20 Populations and variates
\[ \DeclarePairedDelimiters{\set}{\{}{\}} \DeclareMathOperator*{\argmax}{argmax} \]
20.1 Collections of similar quantities: motivation
In the latest chapters we gradually narrowed our focus on a particular kind of inference: inferences that involve collections of similar quantities (each of which can be simple, joint, or complex). “Similar” means that all such quantities have the same domain – for instance, each of them has possible values \(\set{{\small\verb;urgent;}, {\small\verb;non-urgent;}}\); or each of them has possible values between \(0\,\mathrm{\textcelsius}\) and \(100\,\mathrm{\textcelsius}\) – and they have a similar meaning and measurement procedure. They can be considered different “instances” of the same quantity, so to speak. We saw an example in the three-patient hospital scenario of § 17.3, with the three “urgency” quantities \(U_1\), \(U_2\), \(U_3\), corresponding to the urgency of three consecutive patients. Here are other examples:
- Stock exchange
- We are interested in the daily change in closing price of a stock, during 1000 days. Each day the change can be positive (or zero), or negative.
- Mars prospecting
- Some robot examines 1000 similar-sized rocks in a large crater on Mars. Each rock either contains haematite, or it doesn’t.
- Glass forensics
- A criminal forensics department has 215 glass fragments collected from many different crime scenes. Each fragment is characterized by a refractive index (between \(1\) and \(\infty\)), a percentage of Calcium (between \(0\%\) and \(100\%\)), a percentage of Silicon (ditto), and a type of origin (for example “from window of building”, “from window of car”, and similar).

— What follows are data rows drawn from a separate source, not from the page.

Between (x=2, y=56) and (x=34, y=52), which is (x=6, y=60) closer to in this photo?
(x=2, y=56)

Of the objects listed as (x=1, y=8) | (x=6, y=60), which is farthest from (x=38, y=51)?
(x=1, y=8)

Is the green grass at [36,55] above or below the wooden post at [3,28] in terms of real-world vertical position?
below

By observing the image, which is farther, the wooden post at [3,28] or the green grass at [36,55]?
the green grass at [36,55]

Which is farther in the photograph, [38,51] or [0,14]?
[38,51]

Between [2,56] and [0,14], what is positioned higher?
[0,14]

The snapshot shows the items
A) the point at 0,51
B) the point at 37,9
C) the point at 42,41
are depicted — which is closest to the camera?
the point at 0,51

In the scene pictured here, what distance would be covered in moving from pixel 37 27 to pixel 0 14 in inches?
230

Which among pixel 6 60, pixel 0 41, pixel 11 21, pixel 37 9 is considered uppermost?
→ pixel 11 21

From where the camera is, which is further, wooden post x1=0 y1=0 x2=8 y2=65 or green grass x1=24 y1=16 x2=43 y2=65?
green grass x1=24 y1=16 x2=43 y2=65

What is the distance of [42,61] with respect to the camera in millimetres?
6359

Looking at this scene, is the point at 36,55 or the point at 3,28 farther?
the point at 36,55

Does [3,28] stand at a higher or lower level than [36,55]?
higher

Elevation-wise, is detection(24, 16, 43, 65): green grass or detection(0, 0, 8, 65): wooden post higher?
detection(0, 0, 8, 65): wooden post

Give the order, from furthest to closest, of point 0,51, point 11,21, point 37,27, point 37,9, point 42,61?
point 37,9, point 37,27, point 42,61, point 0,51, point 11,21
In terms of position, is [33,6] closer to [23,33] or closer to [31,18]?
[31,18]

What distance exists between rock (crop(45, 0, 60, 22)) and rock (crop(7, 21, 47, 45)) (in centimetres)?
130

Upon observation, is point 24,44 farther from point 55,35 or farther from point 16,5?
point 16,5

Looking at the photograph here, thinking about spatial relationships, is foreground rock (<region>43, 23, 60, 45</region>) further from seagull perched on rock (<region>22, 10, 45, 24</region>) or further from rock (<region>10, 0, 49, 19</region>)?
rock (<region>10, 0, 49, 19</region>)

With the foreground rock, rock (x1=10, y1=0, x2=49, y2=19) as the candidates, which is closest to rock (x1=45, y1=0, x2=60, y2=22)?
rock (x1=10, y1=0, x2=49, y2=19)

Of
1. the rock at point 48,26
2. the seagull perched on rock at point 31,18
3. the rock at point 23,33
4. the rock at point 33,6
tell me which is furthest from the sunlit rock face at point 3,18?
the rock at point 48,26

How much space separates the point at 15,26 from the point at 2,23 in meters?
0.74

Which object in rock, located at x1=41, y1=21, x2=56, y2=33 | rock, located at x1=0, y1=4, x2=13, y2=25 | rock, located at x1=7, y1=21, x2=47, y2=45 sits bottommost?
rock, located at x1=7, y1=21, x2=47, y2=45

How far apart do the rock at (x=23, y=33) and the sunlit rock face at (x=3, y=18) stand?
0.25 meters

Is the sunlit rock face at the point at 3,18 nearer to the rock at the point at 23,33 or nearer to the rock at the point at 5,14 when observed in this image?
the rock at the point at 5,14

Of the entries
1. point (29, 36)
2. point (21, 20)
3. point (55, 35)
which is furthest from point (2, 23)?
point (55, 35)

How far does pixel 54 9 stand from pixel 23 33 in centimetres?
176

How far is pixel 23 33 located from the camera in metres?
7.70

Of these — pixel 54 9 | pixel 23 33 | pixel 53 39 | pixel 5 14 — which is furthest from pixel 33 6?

It is easy to think of many other and very diverse examples, with even more complex variates, such as images or words. We shall now try to abstract and generalize this similarity.
20.2 Units, variates, statistical populations
Consider a large collection of entities that are somehow similar to one another. We call these entities units. These units could be, for instance:
- physical objects such as cars, windmills, planets, or rocks from a particular place;
- creatures such as animals of a particular species, or human beings, maybe with something in common such as geographical region; or plants of a particular kind;
- automatons having a particular application;
- software objects such as photos;
- abstract objects such as functions or graphs;
- the rolls of a particular die or the tosses of a particular coin;
- the weather conditions in several days.
These units are similar to one another in that they have some set of attributes1 common to all. These attributes can present themselves in a specific number of mutually-exclusive guises, which can be different from unit to unit. For instance, the attributes could be:
1 The term features is frequently used in machine learning
- “colour”, each unit being, say, green, blue, or yellow;
- “mass”, each unit having a mass between \(0.1\,\mathrm{kg}\) and \(10\,\mathrm{kg}\);
- “health condition”, each unit (an animal or human in this case) being
healthy
orill
; or maybe being affected by one of a specific set of diseases; - containing something, for instance a particular chemical substance;
- “having a label”, each unit having one of the labels
A
,B
,C
; - a complex combination of several simpler attributes like the ones above.
The units also have additional attributes (they must, otherwise we wouldn’t be able to distinguish each unit from all others), which we simply don’t consider or can’t measure. We’ll discuss this possibility later.
From this description it’s clear that the attributes of each unit are a (possibly joint) quantity, as defined in § 12.1.1. Once the units and their attributes are specified, we have a set of as many quantities as there are units. All these quantities have identical domains.
A quantity which is a collection of attributes of a set of units is called a variate. So when we speak about a variate it is understood that this is a quantity that appears, replicated, in some set of units.
We call a collection of units so defined a statistical population, or just population when there’s no ambiguity. The number of units is called the size of the population.
The notion of statistical population is extremely general and encompassing: many different things can be thought of as a population. In speaking of “data”, what is often meant is a particular statistical population. The specification of a population requires precision, especially when it is used to draw inferences, as we shall see later. A statistical population has not been properly specified until two things are precisely specified:
- a way to determine whether something is a unit or not: inclusion and exclusion criteria, means of collection, and so on
- a definition of the variate considered, its possible values, and how it is measured
20.3 Populations with joint variates
The definition of statistical population (§ 20.2) makes it clear that the quantity associated with each unit can be of arbitrary complexity. In particular it could be a joint quantity (§ 13.1), that is, a collection of quantities of a simpler type.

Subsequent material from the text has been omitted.